Quando um ser humano não sabe como suas dificuldades serão vistas pela sociedade, nem consegue identificar como será categorizado por suas limitações, se transforma em uma pessoa insegura, assumindo posturas inadequadas para encobrir ou disfarçar suas dificuldades (Goffman, 1988).
Por certo, os problemas de adaptação, socialização e aprendizagem eventualmente apresentado por pessoas em situação de rua não, necessariamente, têm sua causa vinculada a uma deficiência. Nessa medida, o direito a uma educação inclusiva não pode ser atrelado somente à pessoa com deficiência, mas também a todos que de algum modo apresentem dificuldade de acesso, adaptação e permanência no Sistema Educacional existente.
Segundo Mantoan (2002), a exclusão na escola envolve também pessoas sem deficiência, pois não apenas as pessoas com deficiência são excluídas, mas também as que são pobres, as que não vão às aulas porque trabalham, as que pertencem a grupos discriminados, as que, de tanto repetir, desistem de estudar.
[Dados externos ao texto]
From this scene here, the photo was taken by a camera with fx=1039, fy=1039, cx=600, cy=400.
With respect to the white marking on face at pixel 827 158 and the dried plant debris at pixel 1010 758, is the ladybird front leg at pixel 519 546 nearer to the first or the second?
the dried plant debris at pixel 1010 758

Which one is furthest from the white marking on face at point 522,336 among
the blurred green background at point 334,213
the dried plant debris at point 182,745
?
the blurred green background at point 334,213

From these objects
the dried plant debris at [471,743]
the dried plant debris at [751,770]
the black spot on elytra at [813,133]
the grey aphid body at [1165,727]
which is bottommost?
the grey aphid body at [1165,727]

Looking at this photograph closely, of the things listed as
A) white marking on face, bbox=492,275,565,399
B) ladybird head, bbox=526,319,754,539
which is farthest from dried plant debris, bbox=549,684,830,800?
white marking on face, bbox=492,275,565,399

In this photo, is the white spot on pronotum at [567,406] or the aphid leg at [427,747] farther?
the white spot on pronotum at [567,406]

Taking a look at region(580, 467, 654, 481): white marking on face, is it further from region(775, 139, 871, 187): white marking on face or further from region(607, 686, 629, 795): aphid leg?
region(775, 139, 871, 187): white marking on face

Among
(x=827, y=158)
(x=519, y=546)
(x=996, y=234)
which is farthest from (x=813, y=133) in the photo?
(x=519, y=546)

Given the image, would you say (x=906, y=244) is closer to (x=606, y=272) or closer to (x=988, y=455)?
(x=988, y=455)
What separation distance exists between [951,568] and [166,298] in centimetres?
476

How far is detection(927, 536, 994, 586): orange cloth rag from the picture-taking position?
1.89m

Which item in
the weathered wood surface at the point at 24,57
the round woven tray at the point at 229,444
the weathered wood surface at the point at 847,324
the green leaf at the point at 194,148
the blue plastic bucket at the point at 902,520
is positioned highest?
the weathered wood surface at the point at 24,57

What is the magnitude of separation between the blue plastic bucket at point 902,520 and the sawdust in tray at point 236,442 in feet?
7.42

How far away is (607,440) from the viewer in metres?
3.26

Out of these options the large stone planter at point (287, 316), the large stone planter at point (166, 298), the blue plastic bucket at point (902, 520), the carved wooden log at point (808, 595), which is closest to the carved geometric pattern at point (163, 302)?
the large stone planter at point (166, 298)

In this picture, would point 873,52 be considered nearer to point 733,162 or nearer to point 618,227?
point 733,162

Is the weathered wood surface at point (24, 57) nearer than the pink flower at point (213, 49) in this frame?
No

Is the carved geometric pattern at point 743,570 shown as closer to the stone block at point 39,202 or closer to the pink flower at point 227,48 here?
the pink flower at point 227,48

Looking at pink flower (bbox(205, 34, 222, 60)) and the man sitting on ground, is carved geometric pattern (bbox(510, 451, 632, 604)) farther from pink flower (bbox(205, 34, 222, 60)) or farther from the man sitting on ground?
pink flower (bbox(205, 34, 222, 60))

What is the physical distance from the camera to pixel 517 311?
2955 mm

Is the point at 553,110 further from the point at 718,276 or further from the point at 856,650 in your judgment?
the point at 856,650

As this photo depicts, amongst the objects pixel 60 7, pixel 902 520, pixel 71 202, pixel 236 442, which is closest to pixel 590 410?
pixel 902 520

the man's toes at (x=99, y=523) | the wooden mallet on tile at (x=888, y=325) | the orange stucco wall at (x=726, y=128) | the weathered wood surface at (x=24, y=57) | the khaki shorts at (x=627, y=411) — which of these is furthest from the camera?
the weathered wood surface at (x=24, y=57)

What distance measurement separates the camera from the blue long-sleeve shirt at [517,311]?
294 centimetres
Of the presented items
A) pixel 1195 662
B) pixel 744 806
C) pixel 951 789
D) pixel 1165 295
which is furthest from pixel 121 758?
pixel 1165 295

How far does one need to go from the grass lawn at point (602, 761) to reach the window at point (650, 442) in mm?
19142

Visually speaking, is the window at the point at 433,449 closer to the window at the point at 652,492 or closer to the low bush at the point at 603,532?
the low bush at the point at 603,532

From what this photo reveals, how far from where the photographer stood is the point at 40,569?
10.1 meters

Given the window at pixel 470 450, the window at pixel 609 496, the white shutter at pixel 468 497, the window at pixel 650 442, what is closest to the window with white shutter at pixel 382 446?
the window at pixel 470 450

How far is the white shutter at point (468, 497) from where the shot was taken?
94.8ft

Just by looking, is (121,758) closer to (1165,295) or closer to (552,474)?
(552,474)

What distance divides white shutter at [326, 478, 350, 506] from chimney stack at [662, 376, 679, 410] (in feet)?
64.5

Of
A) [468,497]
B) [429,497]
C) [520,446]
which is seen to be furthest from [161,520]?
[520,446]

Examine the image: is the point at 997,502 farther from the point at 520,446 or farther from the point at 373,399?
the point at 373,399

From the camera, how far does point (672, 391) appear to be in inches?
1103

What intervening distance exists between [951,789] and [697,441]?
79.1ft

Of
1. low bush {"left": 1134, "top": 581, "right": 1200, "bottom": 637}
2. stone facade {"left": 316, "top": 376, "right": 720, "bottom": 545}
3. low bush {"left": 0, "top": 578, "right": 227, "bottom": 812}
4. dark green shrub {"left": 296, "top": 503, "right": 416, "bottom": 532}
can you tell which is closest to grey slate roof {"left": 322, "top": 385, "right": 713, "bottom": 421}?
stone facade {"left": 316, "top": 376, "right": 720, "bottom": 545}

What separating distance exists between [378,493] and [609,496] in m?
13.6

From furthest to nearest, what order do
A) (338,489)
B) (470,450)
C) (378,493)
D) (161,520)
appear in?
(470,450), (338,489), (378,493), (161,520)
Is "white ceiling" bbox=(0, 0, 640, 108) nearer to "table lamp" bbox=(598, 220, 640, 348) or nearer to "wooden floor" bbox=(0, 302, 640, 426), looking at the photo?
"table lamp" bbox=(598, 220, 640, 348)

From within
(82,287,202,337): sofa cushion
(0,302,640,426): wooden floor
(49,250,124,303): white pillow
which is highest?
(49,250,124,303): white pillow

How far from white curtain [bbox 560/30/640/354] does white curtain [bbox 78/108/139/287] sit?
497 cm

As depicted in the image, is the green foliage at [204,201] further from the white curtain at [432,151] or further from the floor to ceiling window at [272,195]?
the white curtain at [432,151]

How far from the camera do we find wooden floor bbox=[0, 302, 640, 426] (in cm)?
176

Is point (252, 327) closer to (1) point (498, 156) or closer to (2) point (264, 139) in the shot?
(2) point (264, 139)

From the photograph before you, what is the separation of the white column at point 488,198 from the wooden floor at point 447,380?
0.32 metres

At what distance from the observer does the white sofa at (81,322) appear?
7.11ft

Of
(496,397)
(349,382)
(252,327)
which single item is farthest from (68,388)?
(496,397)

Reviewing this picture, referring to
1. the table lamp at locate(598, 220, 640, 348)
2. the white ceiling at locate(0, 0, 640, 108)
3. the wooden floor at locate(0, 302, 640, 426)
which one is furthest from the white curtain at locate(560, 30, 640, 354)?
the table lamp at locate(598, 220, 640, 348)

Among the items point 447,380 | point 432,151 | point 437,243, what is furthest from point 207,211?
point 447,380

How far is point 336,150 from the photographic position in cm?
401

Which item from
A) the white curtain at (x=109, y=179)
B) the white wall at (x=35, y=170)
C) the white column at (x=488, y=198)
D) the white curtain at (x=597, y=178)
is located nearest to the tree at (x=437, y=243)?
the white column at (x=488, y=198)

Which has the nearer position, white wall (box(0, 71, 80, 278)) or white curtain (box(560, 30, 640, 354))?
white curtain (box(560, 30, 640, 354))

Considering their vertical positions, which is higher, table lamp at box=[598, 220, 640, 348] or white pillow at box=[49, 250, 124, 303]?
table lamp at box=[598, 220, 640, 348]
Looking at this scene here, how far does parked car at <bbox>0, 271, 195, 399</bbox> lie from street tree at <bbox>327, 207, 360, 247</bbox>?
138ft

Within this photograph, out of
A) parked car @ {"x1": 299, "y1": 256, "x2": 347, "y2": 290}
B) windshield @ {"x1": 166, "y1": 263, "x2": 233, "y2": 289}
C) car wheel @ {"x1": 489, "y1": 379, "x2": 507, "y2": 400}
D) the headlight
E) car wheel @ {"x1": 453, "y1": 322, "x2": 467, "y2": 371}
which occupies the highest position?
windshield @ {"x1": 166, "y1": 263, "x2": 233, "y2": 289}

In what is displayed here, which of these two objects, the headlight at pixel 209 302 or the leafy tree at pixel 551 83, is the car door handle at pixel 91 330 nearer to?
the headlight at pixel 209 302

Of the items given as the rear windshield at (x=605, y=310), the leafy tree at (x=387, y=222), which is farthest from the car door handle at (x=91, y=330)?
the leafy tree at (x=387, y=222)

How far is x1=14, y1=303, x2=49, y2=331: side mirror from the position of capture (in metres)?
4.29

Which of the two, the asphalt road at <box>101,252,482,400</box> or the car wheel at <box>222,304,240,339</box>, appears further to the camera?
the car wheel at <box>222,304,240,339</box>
Constata-se que um olhar individualizado da escola para cada estudante e o auxílio para qualquer pessoa que apresente dificuldade no meio escolar, independentemente de sua causa, deve ser prática corriqueira em qualquer sala de aula e não pode estar vinculada ao estado clínico destas pessoas, sob pena de se prejudicar a própria formação da personalidade de todos do grupo, além de causar os próprios problemas discriminatórios que se pretendia evitar.
Para além dos pontos relacionados a Educação formal, deve-se ainda considerar políticas públicas que promovam outras formas de Educação mais adequadas e possíveis a essa população carente, como a Escola de Rua e a própria Educação não formal que vem sendo desenvolvidos por meio de Projetos Sociais de organizações não governamentais (ONGs, OS e OSCIP) voltadas a esse fim.
Nessa perspectiva, e com base em Mantoan (2003, p. 16):
A questão da inclusão implica uma mudança de perspectiva educacional, pois não atinge apenas alunos com deficiência e os que apresentam dificuldades de aprender, mas todos os demais, para que obtenham sucesso na corrente educativa geral.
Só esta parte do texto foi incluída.